The diameter and spacing of the concave may have a length ratio of 1.0: 1.0 to 1.5, 1.0: 1.0 to 1.4, 1.0: 1.0 to 1.3, 1.0: 1.0 to 1.2 or 1.0: 1.0 to 1.1.

When the invention is carried out within the diameter and spacing of the above-described concave, the cell yield, which is the ratio in which cells are formed in three dimensions relative to the supplied cells, can be maximized.
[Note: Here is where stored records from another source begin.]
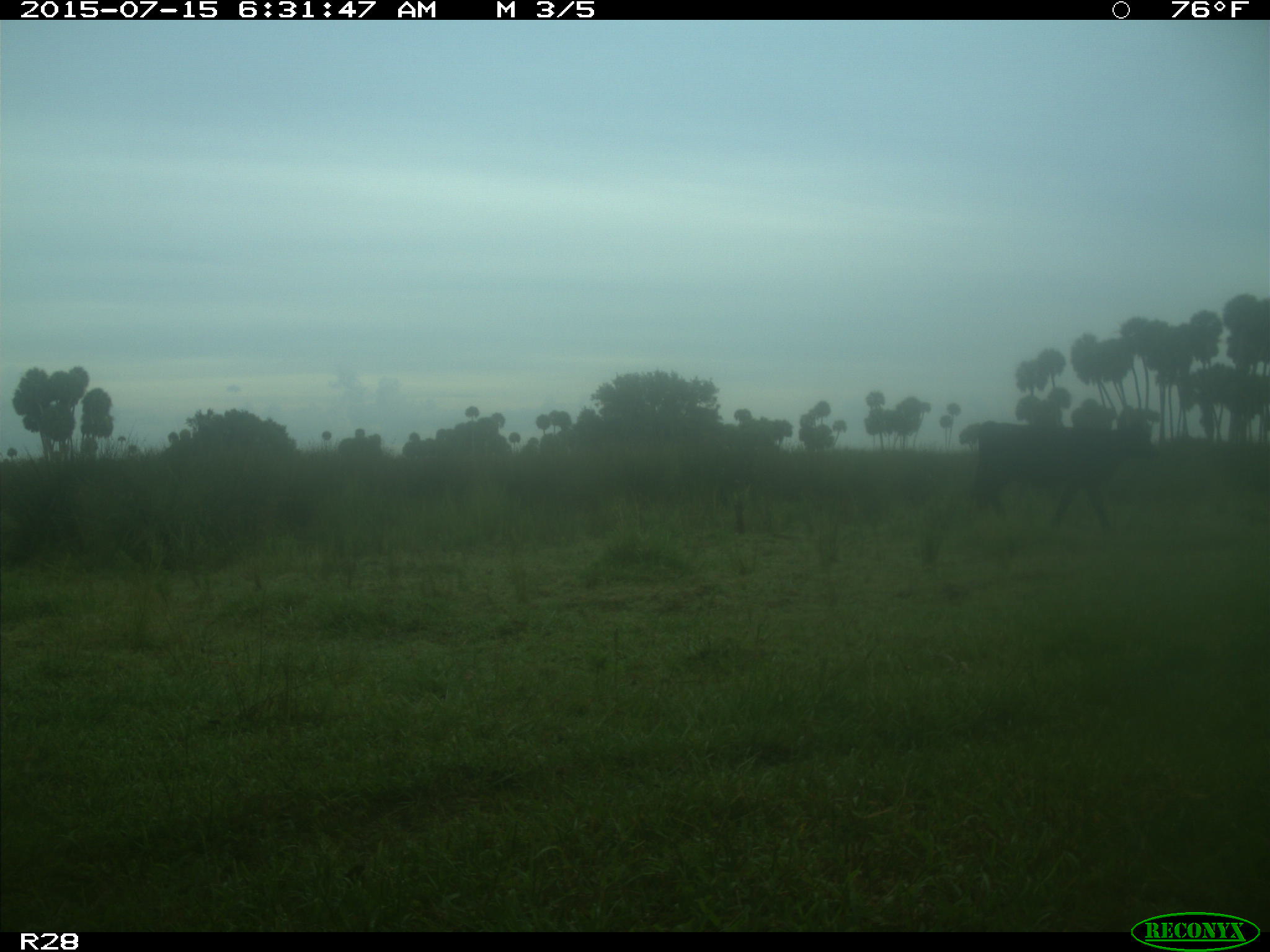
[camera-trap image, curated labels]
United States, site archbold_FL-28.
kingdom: Animalia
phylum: Chordata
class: Mammalia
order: Artiodactyla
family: Bovidae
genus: Bos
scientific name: Bos taurus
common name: domestic cow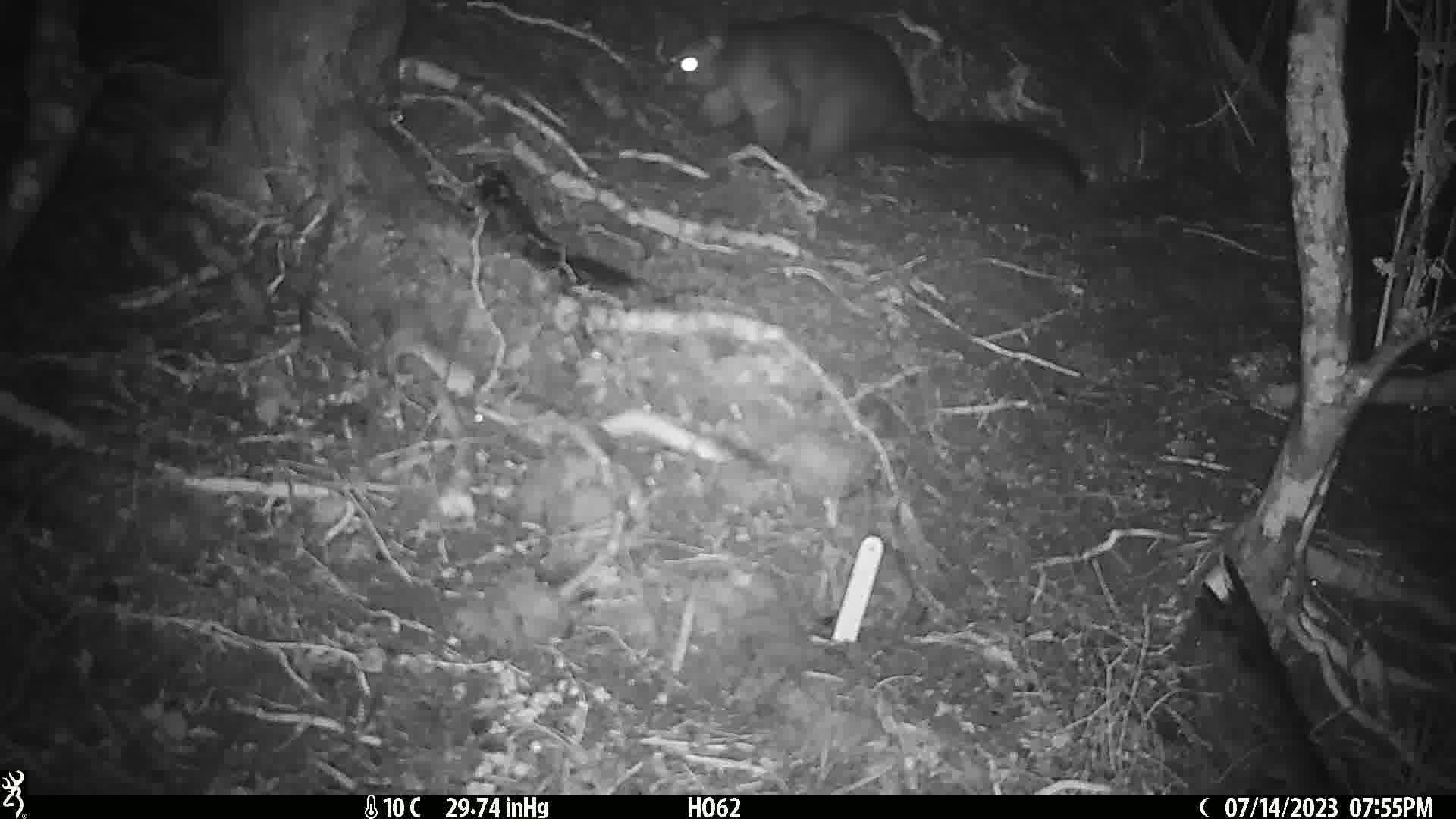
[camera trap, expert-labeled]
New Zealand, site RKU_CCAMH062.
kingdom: Animalia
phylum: Chordata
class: Mammalia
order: Diprotodontia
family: Phalangeridae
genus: Trichosurus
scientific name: Trichosurus vulpecula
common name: common brushtail possum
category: possum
Possum (common brushtail possum) (Trichosurus vulpecula).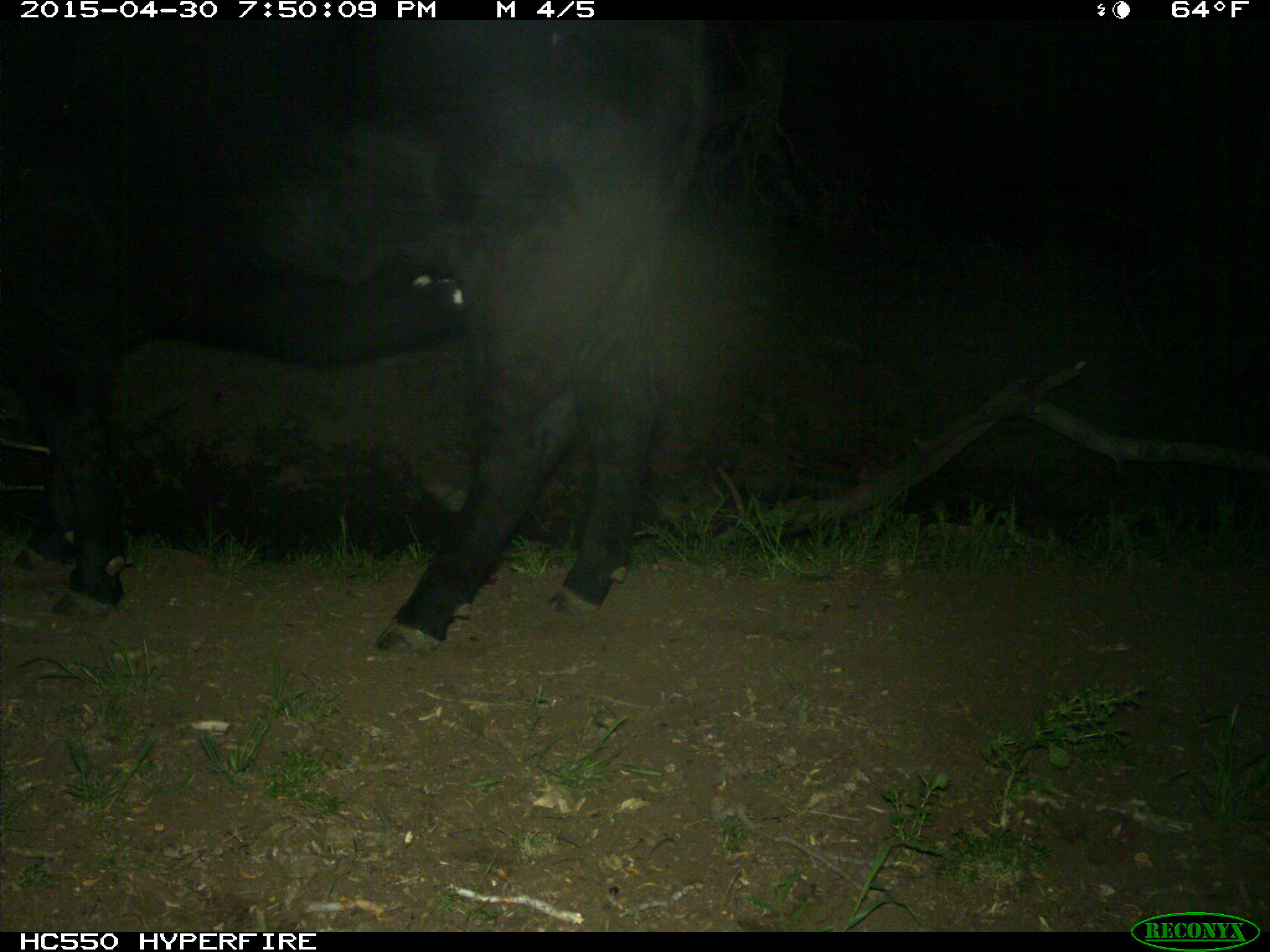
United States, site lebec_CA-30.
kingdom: Animalia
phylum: Chordata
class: Mammalia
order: Artiodactyla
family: Bovidae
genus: Bos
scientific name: Bos taurus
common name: domestic cow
The number of concave may be 1 to 34 in one direction, for example, 1 to 34 in the horizontal direction and 1 to 10 in the vertical direction, but is not limited thereto.

The horizontal-vertical ratio according to the number of concave may vary depending on the microfluidic chip structure to be manufactured, and can be applied equally to each cell.

The cell culture support may be made of polydimethylsiloxane (PDMS), glass, and poly-based plastic materials, but is not limited thereto.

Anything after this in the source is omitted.